かつて施設で「寮母さん」と呼ばれていたのは
専門的な教育を受けてもいないし意識が高くもない無資格の近所の主婦で
でも、彼女たちは差別用語同然の言葉を使いながら優れた介護をしていたと三好氏は言う。
言葉が意味ではなく、その人が向き合う姿勢を口調のうちに伝える介護現場の関係性と
そういう優れた介護者の1人Wさんの姿を描いた後で、

医療やリハビリのような人体を相手にする世界なら私のようなタイプが求められ、Wさんは資格すらもらえないだろう。しかし介護は違う。人体ではなく人間を相手にする。人生を相手にする。そこにはWさんのような資質は不可欠だ。

……現場は老人を研究対象として観察しているわけではないし、老人も客観的に存在しているのでもない。関わる人によって言うことも精神状態も多様に変わる関係的な存在なのだ。なにしろ、今夜の夜勤は誰かによって老人が変わるのだから。

ブリコラージュというのは
工業化社会の画一的な大量生産の方法に対して
未開や原始社会の生産方法としてレヴィ・ストロースが提出した「手づくり」仕事。

ブリコラージュはサイエンスにはなりえない。
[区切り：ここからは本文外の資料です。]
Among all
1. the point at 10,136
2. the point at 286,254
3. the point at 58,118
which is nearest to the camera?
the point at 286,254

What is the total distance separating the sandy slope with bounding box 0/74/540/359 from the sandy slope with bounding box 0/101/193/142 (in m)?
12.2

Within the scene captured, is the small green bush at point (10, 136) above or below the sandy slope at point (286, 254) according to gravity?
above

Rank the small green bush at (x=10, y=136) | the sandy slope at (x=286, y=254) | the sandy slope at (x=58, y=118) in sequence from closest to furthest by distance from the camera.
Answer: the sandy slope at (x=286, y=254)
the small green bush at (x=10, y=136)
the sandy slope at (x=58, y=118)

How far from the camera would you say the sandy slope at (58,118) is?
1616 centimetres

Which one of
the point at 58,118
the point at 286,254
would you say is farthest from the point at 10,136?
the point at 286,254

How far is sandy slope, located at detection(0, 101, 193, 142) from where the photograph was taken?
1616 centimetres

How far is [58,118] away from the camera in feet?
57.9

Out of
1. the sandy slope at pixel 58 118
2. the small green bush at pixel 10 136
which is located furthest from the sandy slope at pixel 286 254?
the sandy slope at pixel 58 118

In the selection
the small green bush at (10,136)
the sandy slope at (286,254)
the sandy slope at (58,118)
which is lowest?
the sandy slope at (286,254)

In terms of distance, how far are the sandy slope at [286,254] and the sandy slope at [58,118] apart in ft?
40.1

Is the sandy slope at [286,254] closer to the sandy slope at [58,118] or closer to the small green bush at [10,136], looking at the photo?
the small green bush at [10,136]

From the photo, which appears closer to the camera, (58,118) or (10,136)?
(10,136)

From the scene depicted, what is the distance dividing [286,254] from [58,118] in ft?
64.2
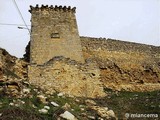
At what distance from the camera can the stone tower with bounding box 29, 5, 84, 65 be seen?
63.3ft

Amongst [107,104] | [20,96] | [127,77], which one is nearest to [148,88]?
[127,77]

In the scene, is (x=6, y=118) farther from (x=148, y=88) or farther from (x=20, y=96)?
(x=148, y=88)

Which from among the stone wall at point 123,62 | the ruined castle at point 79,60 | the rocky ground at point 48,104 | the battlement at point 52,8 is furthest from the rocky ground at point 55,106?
the battlement at point 52,8

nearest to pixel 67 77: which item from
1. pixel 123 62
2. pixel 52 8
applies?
pixel 52 8

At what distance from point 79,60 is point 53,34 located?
1924 mm

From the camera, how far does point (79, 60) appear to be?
19.4 m

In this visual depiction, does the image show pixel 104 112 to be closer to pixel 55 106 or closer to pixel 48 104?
pixel 55 106

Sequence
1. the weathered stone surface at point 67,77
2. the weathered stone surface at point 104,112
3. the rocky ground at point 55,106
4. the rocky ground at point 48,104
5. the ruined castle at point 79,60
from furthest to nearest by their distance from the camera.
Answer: the ruined castle at point 79,60 < the weathered stone surface at point 67,77 < the weathered stone surface at point 104,112 < the rocky ground at point 48,104 < the rocky ground at point 55,106

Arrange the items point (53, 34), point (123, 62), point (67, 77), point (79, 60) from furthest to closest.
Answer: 1. point (123, 62)
2. point (53, 34)
3. point (79, 60)
4. point (67, 77)

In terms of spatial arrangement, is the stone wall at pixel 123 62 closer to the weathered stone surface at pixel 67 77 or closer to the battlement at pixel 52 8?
the battlement at pixel 52 8

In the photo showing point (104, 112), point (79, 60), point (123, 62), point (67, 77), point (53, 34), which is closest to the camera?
point (104, 112)

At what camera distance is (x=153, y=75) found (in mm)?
23266

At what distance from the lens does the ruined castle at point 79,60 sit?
16375mm

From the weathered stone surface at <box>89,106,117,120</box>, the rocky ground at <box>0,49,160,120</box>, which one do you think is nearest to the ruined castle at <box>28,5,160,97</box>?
the rocky ground at <box>0,49,160,120</box>
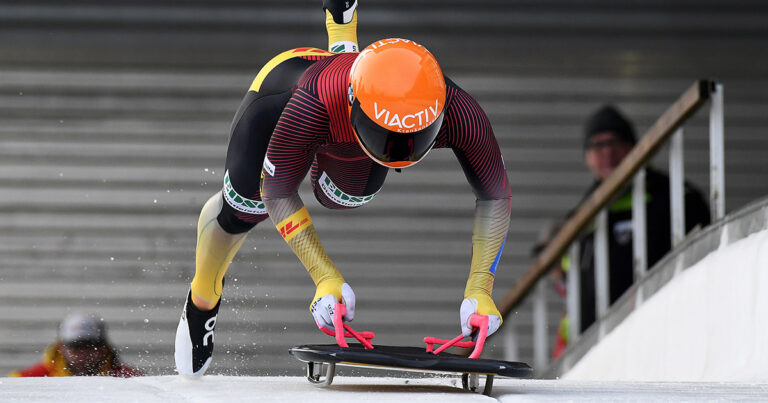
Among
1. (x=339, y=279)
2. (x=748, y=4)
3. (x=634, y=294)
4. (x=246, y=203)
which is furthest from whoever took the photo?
(x=748, y=4)

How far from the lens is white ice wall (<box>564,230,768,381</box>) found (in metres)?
3.56

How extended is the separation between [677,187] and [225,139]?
4560 millimetres

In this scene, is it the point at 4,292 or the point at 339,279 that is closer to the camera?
the point at 339,279

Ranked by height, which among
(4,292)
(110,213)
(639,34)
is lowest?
(4,292)

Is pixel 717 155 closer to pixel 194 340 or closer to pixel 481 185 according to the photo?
pixel 481 185

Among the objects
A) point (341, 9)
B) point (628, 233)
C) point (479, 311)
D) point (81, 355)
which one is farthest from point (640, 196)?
point (81, 355)

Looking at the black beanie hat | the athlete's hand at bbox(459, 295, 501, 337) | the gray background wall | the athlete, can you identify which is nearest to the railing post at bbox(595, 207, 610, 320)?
the black beanie hat

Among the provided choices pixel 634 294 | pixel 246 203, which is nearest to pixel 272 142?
pixel 246 203

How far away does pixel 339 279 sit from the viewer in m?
2.55

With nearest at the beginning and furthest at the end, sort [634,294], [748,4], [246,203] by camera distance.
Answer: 1. [246,203]
2. [634,294]
3. [748,4]

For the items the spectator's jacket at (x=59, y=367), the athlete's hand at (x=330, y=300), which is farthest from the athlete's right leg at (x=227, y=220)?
the spectator's jacket at (x=59, y=367)

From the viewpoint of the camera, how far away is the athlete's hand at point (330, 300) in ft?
8.17

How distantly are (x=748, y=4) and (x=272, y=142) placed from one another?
5.97 meters

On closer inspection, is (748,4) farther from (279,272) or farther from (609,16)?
(279,272)
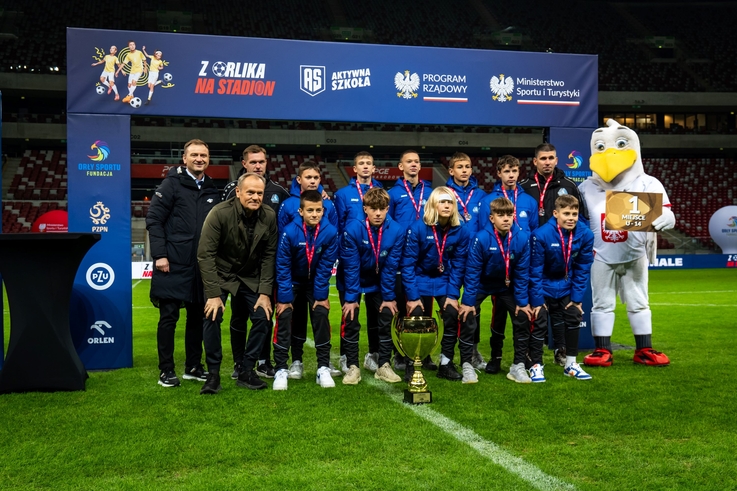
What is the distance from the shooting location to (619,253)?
6613mm

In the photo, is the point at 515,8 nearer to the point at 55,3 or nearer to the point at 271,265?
the point at 55,3

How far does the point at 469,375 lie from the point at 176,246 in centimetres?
276

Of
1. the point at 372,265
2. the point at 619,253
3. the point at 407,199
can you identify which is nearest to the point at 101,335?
the point at 372,265

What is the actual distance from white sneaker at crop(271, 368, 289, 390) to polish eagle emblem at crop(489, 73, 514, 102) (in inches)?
155

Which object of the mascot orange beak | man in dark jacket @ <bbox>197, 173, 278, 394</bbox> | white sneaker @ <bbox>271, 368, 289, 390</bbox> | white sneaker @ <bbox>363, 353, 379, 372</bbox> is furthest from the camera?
the mascot orange beak

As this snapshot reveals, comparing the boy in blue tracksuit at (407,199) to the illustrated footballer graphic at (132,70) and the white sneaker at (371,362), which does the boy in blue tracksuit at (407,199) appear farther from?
the illustrated footballer graphic at (132,70)

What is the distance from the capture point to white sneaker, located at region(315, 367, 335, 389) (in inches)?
214

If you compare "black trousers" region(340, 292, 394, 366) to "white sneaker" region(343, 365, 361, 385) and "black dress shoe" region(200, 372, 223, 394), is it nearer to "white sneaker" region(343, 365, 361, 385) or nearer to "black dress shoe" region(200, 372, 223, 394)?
"white sneaker" region(343, 365, 361, 385)

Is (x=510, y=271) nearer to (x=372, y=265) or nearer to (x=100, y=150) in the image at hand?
(x=372, y=265)

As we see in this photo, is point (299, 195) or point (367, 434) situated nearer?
point (367, 434)

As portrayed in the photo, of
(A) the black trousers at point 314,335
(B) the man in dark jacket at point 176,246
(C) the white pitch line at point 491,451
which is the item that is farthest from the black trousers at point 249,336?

しかし、アートにはなりうる(大橋保夫訳、『野生の思想』、1976、みすず書房)」ということばは、介護のあり方の方向性を示している。

        ―――――――

うちの娘も、例えば
食事を食べさせてくれる相手によって露骨に態度を変える。

「業務」として「食事介助」に入って機械的に口に詰め込んでくる人と、
「食事」を食べさせてくれる人とを彼女は見事にはっきり見極めて
前者の相手には何も期待せず、
余計なことはせず、言わず、相手のペースに合わせて黙々と飲み込みを続ける。
(相手は娘が自分のペースに合わせてくれているとは夢にも気付かないけれども)

相手が声をかけ自分と関わりながら「食事」をさせてくれる人であれば、
やれ「そのおかずはイヤだ」の「もう一回ゴハンがいい」だのとワガママを言う。
お茶を飲む時にボコボコ吹いてふざけては
「こら、またミウちゃんがっ」とわざと叱られてみたりもする。
自分には相当に甘い相手だと読むと、
言葉もないくせに「おむすびが食べたい」と我を張って、
ついにおむすびを作らせたというエピソードもある。

一生懸命に食べさせてくれている相手のエプロンに
こっそり手を伸ばして紐の結び目をほどき、
いたずらを仕掛けてニマニマしていることもある。

栄養とカロリーが確実に摂取されるのは
せっせと口に詰め込んでは機械的に飲み込ませる前者の人の介助かもしれないけれども
どちらが娘の身体と心をより元気にするか、どちらがより養分となるかといえば
もちろん後者の人の介助による食事に決まっている。

そんな食事介助をするのが“介護現場に革命を起こす便利な”ロボットだったら、
娘の方があっという間にロボットのような無表情になってしまうに違いない。